A career path change for Ruth brought us acquaintances from the U of M, and then when she landed the job at UWRF, we had a bigger circle of friends and acquaintances than we could ever have imagined. How could we feed and water such a roster??

On the cheap! A device we learned in grad school at BGSU, Ohio—an ultra-social place socially- unsophisticated Ruth and I reveled in. Cream cheese spread and dips into which we added bacon bits, horseradish, and soy sauce; Braunschweiger mixed with mayo and onions and formed into a pale pink “Christmas tree.” Meatballs 400 at a crack and lefse; pickled pan fish from last summer’s fishing expedition. And — big splurge! — Romanoff caviar, manufactured in St. Louis Park, Minn. at 75 cents an ounce (be sure to rinse off the black ink it’s packed in).

Drinks? Ernest and Julio Gallo Hearty Burgundy and “Two-Buck Chuck.” That was back in the days when wine was cheap.

It was all great fun. Since most of our guests, like us, came from liberal arts or literary backgrounds, conversation was a bigger draw than the food. And the things we learned! One favorite bit came from Ralph Erdrich (Louise’s father!) who found out that Ruth was a “Pirsig from home,” and informed her that her great uncle Ascher Pirsig made the best moonshine in Elmore, Minn.

I got so confident of my ability to host a party that one year I dared to do it on my own, to surprise Ruth on her 40th birthday, a day when she had a date to attend a Vikings-Packer game with a group of family and friends.

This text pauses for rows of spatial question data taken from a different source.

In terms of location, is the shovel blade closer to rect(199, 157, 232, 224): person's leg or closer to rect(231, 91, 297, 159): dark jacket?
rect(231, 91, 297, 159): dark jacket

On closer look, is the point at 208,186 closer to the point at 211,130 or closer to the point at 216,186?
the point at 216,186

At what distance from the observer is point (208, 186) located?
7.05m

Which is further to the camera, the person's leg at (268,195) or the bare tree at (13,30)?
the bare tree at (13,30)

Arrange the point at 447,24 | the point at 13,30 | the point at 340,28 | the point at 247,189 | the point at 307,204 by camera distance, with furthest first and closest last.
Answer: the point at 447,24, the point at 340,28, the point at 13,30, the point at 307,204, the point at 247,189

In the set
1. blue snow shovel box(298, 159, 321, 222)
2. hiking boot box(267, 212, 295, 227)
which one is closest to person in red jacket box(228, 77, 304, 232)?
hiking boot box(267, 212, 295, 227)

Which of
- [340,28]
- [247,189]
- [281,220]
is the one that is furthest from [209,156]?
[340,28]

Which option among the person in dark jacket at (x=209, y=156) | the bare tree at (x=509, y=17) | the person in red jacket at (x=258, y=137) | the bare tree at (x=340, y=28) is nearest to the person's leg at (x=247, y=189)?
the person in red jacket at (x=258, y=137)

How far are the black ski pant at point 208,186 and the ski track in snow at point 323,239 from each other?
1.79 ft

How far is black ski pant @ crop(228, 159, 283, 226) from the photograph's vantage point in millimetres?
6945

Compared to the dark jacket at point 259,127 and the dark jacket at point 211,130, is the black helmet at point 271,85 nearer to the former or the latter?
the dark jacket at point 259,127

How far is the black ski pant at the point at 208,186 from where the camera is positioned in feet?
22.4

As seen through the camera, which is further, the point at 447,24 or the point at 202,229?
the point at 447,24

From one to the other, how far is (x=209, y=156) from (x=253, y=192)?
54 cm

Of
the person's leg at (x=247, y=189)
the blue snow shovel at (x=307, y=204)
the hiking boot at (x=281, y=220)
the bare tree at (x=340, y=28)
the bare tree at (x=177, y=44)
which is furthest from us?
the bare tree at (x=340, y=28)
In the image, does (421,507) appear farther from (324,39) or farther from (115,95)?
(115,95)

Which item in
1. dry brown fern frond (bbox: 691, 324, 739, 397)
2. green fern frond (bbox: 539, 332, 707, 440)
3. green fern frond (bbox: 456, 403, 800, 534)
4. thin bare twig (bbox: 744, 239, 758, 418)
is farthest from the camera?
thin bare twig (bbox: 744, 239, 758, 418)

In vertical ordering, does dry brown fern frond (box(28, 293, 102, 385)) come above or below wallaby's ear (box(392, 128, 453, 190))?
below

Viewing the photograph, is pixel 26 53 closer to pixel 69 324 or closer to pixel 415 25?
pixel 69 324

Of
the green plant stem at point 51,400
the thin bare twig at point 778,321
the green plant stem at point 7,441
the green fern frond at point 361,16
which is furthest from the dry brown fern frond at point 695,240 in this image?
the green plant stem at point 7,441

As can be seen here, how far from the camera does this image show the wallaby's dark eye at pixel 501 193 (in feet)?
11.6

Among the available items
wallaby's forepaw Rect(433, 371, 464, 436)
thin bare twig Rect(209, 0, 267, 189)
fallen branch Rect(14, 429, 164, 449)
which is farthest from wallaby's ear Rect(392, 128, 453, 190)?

I invited the whole neighborhood to come at 5 p.m., when the game would be coming to an end; 5:30 and still no Ruth and friends. Turns out the impish Cheeseheads had held Ruth hostage and plied her with “Snowshoes” (a concoction of brandy and peppermint schnapps) Slightly off kilter, she was surprised, and not necessarily pleasantly when she realized she was being greeted by everyone in the neighborhood who had little idea that her wobbly presence was not her normal self. That was the last party I ever surprised her with.

But not the last surprise party. She retaliated a few years later by throwing me a surprise party for my 50th birthday. The headache I experienced on that 9 a.m. flight was motive enough for both of us to never try surprise parties again.

But we never gave up our love for throwing parties. So this evening in March in sunny, warm Sarasota will find us gathering with two couples we’ve known for several years in our annual visits here, where we’ll munch on Brie, crackers, a few other nibblies and a not-vast array of stuff from the liquor cabinet. And talk and talk and talk. And we have no doubt it will be a blast.